More importantly, the Court notes that in a relatively recent case, the United States Court of Appeals for the Eighth Circuit held that the denial of counsel in a similar situation was an abuse of discretion. Crozier, 973 F.3d at 892. In Crozier, the parents of a minor child attempted to sue her school, the school district, a teacher, and three administrators for the alleged violation of the child's constitutional rights. Id. at 885. The district court ultimately ruled that the non-attorney parents could not litigate on behalf of their child, but refused to appoint counsel. Id. at 887. The Court of Appeals agreed that the parents could not bring the case on behalf of their child. Id. at 888. Nevertheless, the Court of Appeals reversed and remanded with instructions to appoint counsel, explaining that:
Ordinarily, the denial of a motion to appoint counsel would mean that the plaintiffs may continue to litigate pro se, obtain a ruling on the merits from the district court, and exercise their right to appeal. But in the unusual circumstances of this case, the district court's denial of the motion, together with the rule against pro se representation by parents, terminated the action before any claim could be adjudicated.Id. at 891-92. As in Crozier, plaintiff's parents are attempting to bring a case on his behalf regarding an incident at school that allegedly violated his constitutional rights. Because they are not attorneys, the parents are not allowed to do so. If the Court were to deny their motion for appointment of counsel, it would terminate the action before any claim could be adjudicated. Therefore, plaintiff's motion for appointment of counsel will be granted. Appointed counsel will be directed to meet with plaintiff and file an amended complaint within sixty (60) days of the receipt of the Court file.

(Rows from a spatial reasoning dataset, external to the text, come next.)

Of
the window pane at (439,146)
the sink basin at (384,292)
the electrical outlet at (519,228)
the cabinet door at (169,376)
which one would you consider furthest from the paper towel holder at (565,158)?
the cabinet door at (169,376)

C. Motion for Appointment of Next Friend
Plaintiff's mother has filed a motion for appointment of next friend. (Docket No. 4). Pursuant to the Federal Rules of Civil Procedure, “[a] minor or an incompetent person who does not have a duly appointed representative may sue by a next friend or by a guardian ad litem.” Fed.R.Civ.P. 17(c)(2). In the motion, mother states that C.H. is a minor and sets forth her relationship to him. Furthermore, there is nothing to indicate that C.H. otherwise has a duly appointed representative. Therefore, the Court finds that the motion should be granted.

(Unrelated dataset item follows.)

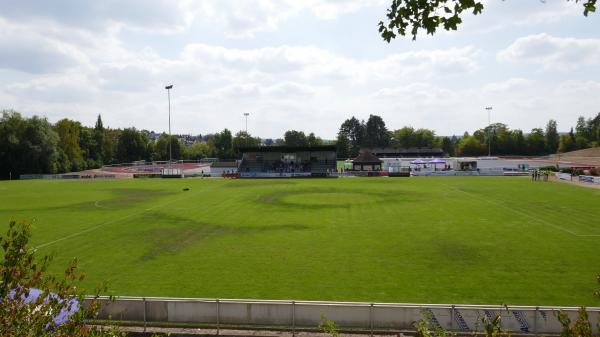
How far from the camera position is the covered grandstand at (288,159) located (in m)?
82.4

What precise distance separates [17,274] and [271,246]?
1839cm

D. Motion for Leave to File an Amended Complaint
Plaintiff has filed a motion to amend his complaint, along with a proposed amended complaint. (Docket No. 5; Docket No. 6). The motion will be denied without prejudice as the Court is appointing counsel and directing appointed counsel to file an amended complaint on plaintiff's behalf.

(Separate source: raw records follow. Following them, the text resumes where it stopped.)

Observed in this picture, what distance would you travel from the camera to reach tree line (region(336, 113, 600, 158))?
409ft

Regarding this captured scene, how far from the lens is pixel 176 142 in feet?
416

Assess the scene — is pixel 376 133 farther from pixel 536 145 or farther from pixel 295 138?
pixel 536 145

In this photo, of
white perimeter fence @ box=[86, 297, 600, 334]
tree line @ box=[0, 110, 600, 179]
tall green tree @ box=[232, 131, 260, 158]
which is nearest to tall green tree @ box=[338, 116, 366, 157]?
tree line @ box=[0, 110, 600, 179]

Accordingly, IT IS HEREBY ORDERED that plaintiff's motion for leave to proceed in forma pauperis (Docket No. 2) is GRANTED.
IT IS FURTHER ORDERED that plaintiff's motion for appointment of next friend (Docket No. 4) is GRANTED.
IT IS FURTHER ORDERED that plaintiff's motion for leave to file an amended complaint (Docket No. 5) is DENIED without prejudice.
IT IS FURTHER ORDERED that plaintiff's motion for appointment of counsel (Docket No. 3) is GRANTED.
IT IS FURTHER ORDERED that the Clerk of Court is directed to appoint plaintiff counsel in this matter. A separate order of appointment shall be entered by the Clerk.
IT IS FURTHER ORDERED that appointed counsel shall meet with plaintiff and file an amended complaint within sixty (60) days of receipt of a copy of the Court file.
IT IS FURTHER ORDERED that upon the filing of the amended complaint, this matter shall be reviewed in accordance with 28 U.S.C. § 1915 for frivolousness, maliciousness, and for failure to state a claim upon which relief can be granted.